**APPLY WHAT YOU READ**
1. In the article on Harper's Saskatoon campaign stop, until what age of their babies would the promised job protection for new parents in federally-regulated sectors last?
2. Reproduce the article on Harper's Saskatoon campaign stop from "Women on E.I." up to and including "on Oct. 19.", switching "new business" to "small business".
SOURCE EXTRACT Block Start
Stephen Harper made families the centrepiece of election promises made during a Saskatoon stop on the campaign trail Wednesday.
“There is no experience like being a parent, it changes everything … of course it changes how you work,” Harper said in front of a small group of Saskatoon supporters Wednesday.
“Who stays home with the new baby? For how long, and how do parents mange that financially? These are all serious decisions,” he said.
Harper announced a four-part package meant to give new parents more job security and more options to manage their income.
With 12 days left before the election, Harper said the federal government would amend the federal labour code to provide job protection to new parents in federally-regulated sectors until their babies reach the age of 18 months.
Under the current federal labour code biological mothers are eligible for up to 17 weeks of maternity leave while natural and adoptive parents can get up to 37 weeks of parental leave. Harper’s promise translates into an extra six months of unpaid paternal leave.
The Conservatives would also give parents the option of receiving employment insurance parental benefits at a full rate for up to 35 weeks, or the option of extending those payments at a lesser rate for up to 61 weeks.
Sticking with employment insurance (E.I.) income, Harper said a Conservative government would launch a new two-year pilot project to allow parents to earn self-employment income without hindering their E.I. benefits. They would be able to earn a combined total of $50,800 from both the E.I. benefits and self-employment income in 2016.
Women on E.I. will also be able to earn regular employment income under the Working While on Claim pilot project.
“These commitments will provide new parents with additional flexibility and allow those who are interested in starting a new business to do so,” Harper said.
Canadians will head to the polls on Oct. 19.
SOURCE EXTRACT Block End
DATA UNDER STUDY Block Start
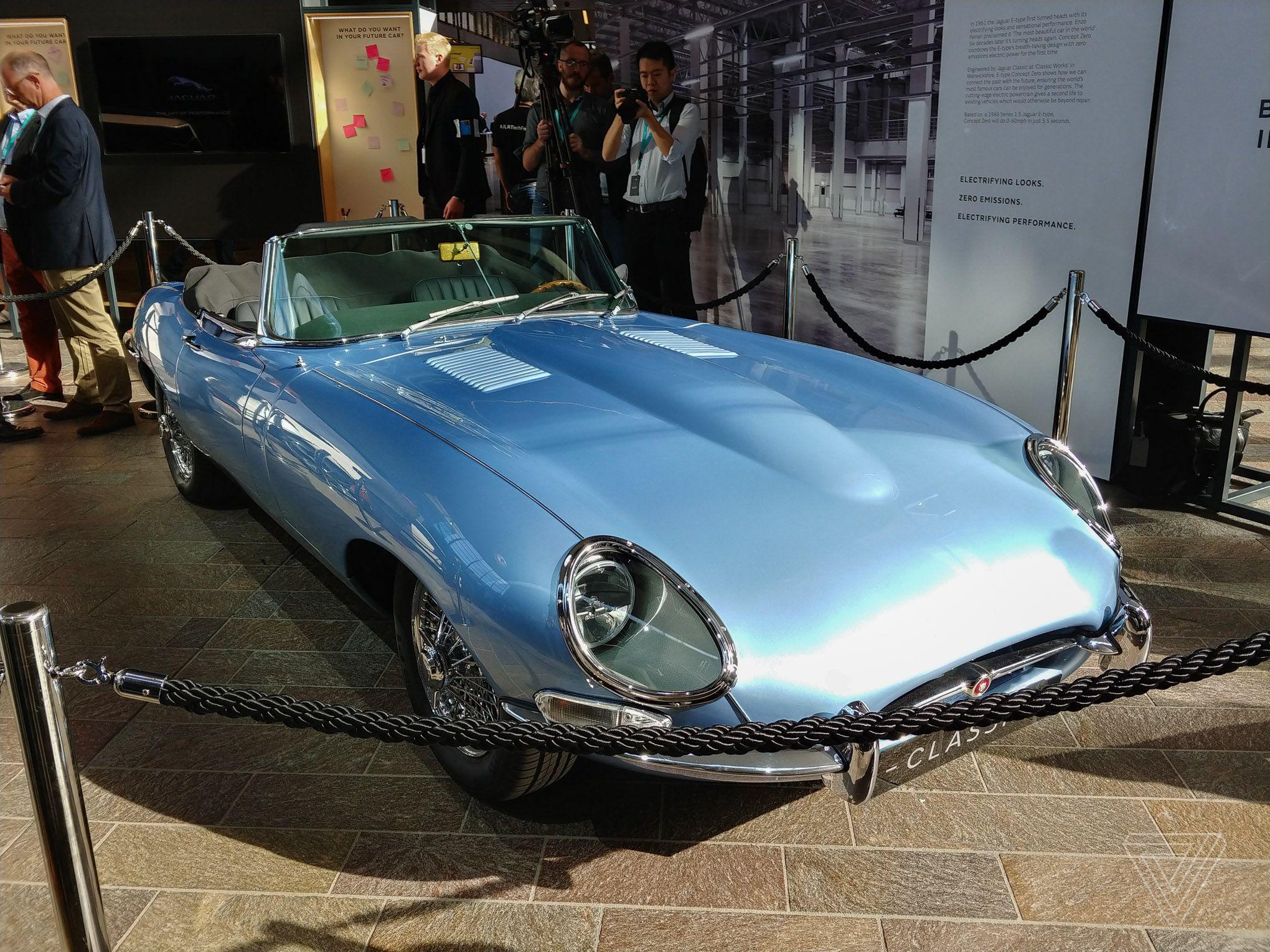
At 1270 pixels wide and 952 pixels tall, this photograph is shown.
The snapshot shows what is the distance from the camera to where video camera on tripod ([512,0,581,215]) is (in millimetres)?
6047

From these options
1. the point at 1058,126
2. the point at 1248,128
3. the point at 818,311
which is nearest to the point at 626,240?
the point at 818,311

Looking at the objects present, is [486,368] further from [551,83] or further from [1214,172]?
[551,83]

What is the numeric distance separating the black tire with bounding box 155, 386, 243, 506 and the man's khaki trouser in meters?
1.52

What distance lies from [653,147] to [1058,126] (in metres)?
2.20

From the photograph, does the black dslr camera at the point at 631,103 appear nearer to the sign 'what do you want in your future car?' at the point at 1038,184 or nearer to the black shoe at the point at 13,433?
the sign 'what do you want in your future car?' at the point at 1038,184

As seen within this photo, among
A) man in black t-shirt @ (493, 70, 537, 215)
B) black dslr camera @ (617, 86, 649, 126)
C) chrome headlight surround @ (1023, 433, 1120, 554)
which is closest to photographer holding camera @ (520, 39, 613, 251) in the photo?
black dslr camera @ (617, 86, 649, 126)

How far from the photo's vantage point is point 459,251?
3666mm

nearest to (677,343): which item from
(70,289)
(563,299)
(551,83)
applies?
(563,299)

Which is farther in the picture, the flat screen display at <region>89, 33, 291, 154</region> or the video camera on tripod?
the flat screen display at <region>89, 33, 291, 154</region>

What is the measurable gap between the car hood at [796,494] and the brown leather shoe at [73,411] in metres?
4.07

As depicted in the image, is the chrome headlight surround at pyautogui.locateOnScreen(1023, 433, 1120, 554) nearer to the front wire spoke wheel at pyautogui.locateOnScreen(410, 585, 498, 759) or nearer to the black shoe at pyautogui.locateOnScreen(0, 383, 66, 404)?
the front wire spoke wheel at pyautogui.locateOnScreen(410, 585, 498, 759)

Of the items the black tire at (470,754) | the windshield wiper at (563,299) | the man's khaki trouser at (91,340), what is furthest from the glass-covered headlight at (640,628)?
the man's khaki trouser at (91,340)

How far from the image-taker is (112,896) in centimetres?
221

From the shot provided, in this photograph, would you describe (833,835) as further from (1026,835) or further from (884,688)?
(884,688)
DATA UNDER STUDY Block End
**TASK RESULTS**
1. Until their babies reach the age of 18 months.

2.
Women on E.I. will also be able to earn regular employment income under the Working While on Claim pilot project.
“These commitments will provide new parents with additional flexibility and allow those who are interested in starting a small business to do so,” Harper said.
Canadians will head to the polls on Oct. 19.